Exercise instructions:
**A.** In the nTop post about aircraft design workshops, how long does each workshop run?
**B.** Carry the nTop post about advanced aircraft design workshops forward, starting after its last sentence.

Page:
****************************************

Six Weeks of Advanced Aircraft Design Workshops: What I Learned on the Front Lines

Written by Bradley Rothenberg | CEO and Founder at nTop
Published on September 12, 2025
The last six weeks have been a concentrated test of everything we've built at nTop.
The nTop team ran five advanced aircraft design workshops with major defense contractors and one innovative startup, working directly with customer engineering teams to solve their most challenging vehicle configuration problems.
These are the engineering teams building next-generation fighters, UAVs, launched effects, and more.
I want to share what we learned, both about our technology and about what the aerospace industry really needs right now.
What is an "Advanced Aircraft Design Workshop?"
These aren't sales demos or marketing events.
They're intensive, three-day technical collaborations where we deploy our best aerospace experts and engineers directly alongside customer teams to tackle real programs with real deadlines.

****************************************

Dataset section:
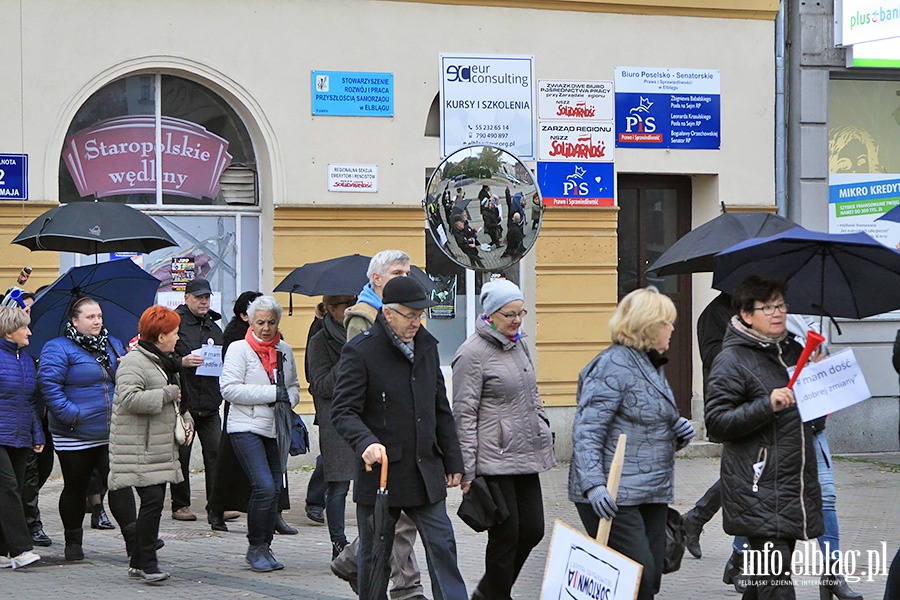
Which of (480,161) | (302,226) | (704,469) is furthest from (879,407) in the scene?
(480,161)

****************************************

Written responses:
**A.** Three days.

**B.**
When I say we show up on-site, I mean we roll up our sleeves and solve actual engineering problems. Over three days, we work shoulder-to-shoulder with customer engineers to build complete workflow solutions in nTop that address their specific mission requirements, design constraints, integrations, and analysis needs.
The stakes are high. If we can't deliver meaningful results in three days, we've wasted everyone's time. If we can, we've proven our technology works for production programs.

Implicit lofting from splines
The Technical Challenge We Set Ourselves
We could have stuck to safe, pre-built demonstrations. Instead, we committed to tackling whatever design challenges customers brought us, even if we'd never solved anything quite like them before.
Modeling Evolution
We started the summer with basic outer mold line models. By August, we were delivering full-fidelity aircraft with parametric airfoils, complex internal structures, fuel systems, and landing gear integration. Every model had to maintain geometric integrity, no matter how extreme the design changes became.
Analysis Integration
We integrated with whatever tools customers already used, including CFD packages, structural analysis software, and custom MDO frameworks. In one workshop, we even enabled a customer to call their own MATLAB scripts directly from within nTop, creating connections to their proprietary calculation methods.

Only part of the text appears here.